Sempra Power Plant

In October 1998, Sempra, a giant San Diego conglomerate, submitted applications to the Connecticut Department of Environmental Protection (DEP) and the Connecticut Siting Council to build a state of the art power plant (combined cycle technology) that would produce 500 megawatts of electricity, an amount sufficient to power 500,000 homes. The plant would emit 443 tons of pollutants a year. The proposed location in New Milford lay between Candlewood Lake, nearby hills, and the Housatanic River. The nature of this complex, hilly terrain made it a poor environmental choice for the construction of a major power plant.

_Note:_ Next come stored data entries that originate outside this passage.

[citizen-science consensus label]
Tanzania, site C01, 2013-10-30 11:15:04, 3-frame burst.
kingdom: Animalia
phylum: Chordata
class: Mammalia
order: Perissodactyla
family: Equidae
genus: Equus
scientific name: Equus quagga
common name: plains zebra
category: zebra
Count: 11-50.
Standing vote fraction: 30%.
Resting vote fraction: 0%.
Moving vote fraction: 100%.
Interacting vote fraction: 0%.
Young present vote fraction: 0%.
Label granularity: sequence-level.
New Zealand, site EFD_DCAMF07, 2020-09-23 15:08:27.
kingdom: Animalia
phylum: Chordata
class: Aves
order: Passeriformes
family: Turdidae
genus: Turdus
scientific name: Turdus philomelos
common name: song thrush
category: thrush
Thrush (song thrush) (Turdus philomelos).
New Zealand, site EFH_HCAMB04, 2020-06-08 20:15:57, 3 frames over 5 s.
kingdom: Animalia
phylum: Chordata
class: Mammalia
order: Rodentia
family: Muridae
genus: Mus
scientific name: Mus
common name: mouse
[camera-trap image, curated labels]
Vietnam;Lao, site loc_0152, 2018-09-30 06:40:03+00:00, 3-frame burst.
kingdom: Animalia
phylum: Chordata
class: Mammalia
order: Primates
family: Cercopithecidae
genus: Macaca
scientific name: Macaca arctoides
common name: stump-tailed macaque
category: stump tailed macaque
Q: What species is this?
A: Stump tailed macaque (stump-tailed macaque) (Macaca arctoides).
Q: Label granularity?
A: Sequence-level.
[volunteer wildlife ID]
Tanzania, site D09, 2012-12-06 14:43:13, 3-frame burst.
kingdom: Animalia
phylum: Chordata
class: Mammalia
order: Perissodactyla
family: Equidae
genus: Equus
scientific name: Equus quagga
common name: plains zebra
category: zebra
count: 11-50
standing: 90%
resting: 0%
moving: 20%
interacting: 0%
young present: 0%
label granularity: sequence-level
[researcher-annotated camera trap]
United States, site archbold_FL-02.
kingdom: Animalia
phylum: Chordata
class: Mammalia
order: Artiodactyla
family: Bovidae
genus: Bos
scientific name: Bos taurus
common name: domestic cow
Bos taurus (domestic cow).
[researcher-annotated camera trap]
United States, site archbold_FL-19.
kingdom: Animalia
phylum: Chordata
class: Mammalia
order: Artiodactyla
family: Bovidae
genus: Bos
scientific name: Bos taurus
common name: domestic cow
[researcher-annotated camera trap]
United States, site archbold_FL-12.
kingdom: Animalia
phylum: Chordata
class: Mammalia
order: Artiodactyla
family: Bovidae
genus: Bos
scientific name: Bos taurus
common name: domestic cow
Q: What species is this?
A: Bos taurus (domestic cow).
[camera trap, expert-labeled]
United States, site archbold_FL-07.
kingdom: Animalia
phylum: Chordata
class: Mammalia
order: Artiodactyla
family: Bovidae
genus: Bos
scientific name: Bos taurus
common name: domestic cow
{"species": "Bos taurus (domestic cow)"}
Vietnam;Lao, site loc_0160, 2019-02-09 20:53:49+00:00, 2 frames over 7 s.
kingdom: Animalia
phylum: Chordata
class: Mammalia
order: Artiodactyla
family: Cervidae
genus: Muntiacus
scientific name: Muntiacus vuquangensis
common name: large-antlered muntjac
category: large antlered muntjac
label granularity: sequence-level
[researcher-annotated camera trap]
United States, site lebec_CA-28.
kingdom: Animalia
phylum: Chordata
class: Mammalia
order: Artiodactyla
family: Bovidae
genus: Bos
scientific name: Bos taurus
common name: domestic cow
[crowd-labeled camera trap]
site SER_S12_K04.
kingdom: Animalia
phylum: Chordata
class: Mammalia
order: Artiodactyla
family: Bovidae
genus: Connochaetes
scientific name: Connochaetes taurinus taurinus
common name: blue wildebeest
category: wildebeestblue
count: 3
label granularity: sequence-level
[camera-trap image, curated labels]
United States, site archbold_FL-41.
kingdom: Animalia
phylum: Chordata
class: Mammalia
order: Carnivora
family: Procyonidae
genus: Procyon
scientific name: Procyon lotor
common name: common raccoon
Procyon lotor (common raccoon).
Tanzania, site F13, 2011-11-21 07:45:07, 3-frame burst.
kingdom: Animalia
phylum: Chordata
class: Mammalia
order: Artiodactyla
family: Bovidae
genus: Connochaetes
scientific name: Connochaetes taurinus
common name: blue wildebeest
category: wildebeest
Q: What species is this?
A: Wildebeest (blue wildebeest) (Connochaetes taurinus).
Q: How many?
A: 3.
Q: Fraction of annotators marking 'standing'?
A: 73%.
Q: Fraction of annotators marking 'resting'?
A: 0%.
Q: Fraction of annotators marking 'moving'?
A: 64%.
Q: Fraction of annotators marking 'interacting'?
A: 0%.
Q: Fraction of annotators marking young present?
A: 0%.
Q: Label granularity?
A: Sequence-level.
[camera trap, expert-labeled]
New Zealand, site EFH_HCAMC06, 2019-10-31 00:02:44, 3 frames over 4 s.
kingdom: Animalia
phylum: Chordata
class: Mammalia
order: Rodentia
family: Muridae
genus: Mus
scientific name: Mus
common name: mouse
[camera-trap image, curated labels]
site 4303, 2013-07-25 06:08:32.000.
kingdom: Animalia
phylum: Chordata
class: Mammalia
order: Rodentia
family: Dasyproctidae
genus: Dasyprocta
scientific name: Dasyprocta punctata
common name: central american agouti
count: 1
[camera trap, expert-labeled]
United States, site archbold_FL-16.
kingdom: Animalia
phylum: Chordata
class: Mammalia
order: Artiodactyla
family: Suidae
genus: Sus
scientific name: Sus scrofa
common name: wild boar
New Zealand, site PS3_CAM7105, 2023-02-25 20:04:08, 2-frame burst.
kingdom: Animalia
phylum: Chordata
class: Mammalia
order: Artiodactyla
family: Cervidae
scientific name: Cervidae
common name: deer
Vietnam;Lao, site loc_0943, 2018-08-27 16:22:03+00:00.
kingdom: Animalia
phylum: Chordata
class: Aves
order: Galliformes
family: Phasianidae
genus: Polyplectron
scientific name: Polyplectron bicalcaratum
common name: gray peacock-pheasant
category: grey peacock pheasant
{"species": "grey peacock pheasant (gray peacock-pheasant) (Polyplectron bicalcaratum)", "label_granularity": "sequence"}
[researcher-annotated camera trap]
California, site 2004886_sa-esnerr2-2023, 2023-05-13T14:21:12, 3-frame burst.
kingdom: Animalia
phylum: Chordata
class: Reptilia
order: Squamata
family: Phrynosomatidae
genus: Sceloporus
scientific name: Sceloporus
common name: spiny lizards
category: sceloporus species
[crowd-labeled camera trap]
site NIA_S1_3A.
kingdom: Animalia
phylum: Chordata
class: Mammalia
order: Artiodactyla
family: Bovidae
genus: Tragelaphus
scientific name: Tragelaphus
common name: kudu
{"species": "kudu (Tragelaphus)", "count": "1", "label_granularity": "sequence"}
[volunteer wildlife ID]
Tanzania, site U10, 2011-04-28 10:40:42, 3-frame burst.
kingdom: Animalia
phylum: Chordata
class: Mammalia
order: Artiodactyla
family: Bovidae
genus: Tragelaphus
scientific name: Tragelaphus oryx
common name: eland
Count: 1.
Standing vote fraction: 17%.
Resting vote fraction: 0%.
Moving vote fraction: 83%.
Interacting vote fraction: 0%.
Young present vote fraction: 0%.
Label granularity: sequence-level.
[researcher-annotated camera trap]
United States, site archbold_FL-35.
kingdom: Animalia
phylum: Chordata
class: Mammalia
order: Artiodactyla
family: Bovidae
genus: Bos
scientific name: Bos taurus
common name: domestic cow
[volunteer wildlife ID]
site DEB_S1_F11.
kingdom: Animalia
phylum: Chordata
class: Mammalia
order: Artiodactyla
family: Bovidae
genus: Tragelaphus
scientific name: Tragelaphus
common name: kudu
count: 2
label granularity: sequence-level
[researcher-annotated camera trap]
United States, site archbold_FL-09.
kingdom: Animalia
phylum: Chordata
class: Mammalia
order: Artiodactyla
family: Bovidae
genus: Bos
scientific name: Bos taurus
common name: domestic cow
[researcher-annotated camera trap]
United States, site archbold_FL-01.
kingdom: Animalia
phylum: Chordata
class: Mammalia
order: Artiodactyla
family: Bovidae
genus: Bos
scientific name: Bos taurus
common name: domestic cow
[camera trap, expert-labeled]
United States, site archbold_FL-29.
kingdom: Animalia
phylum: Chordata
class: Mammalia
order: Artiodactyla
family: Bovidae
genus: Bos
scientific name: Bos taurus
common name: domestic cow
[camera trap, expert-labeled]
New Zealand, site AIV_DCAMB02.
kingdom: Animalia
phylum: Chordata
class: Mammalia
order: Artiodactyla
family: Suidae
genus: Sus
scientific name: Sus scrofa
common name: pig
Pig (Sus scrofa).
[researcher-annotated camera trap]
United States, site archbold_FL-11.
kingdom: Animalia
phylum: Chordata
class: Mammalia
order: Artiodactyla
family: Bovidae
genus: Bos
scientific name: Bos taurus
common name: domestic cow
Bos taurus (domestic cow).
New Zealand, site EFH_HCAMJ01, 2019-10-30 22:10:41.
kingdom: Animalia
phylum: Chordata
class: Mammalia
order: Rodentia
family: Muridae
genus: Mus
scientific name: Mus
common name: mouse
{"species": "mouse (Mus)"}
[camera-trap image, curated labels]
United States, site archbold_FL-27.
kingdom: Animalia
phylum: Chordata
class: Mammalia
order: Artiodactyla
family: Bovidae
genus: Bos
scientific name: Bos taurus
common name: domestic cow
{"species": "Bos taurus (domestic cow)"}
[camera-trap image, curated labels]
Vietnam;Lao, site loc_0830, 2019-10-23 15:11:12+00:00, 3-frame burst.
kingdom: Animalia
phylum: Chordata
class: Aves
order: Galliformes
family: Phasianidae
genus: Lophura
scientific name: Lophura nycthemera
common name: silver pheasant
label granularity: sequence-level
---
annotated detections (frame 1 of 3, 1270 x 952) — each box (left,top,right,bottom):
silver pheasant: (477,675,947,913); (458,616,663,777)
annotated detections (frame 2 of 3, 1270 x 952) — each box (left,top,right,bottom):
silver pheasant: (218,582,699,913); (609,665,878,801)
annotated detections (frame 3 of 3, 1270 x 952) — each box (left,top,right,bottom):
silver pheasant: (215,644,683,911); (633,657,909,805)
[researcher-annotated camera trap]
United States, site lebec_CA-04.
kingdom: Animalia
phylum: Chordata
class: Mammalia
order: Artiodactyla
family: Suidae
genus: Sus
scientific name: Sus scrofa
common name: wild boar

WEC took the lead in gathering scientific data concerning the plant’s downwind effect on our town and region. It hired prominent environmental consultants who confirmed that the site of the plant, where the smokestacks would sit well below the level of the nearby hills, had to be one of the worst possible sites for such an operation. They also were concerned that the prevailing wind patterns would send a good amount of pollutants through the Aspetuck River Valley towards the New Preston area and Lake Waramaug.

By mid-summer 1998, WEC joined forces with New Milford’s anti-Sempra Group, Power Alert, the Lake Waramaug Task Force and the Lake Waramaug Association. These four entities became intervenors in the Sempra application proceedings, started grass roots efforts in their respective communities, raised the money needed to fight Sempra and waged a vigorous campaign, primarily based on the scientific evidence produced by WEC’s consultants.

The collective effort was well worth it as on December 15, 1999, The Connecticut Siting Council voted unanimously to deny Sempra a permit. In their decision, the Siting Council cited many of the issues brought to light by WEC during the public hearings on the application.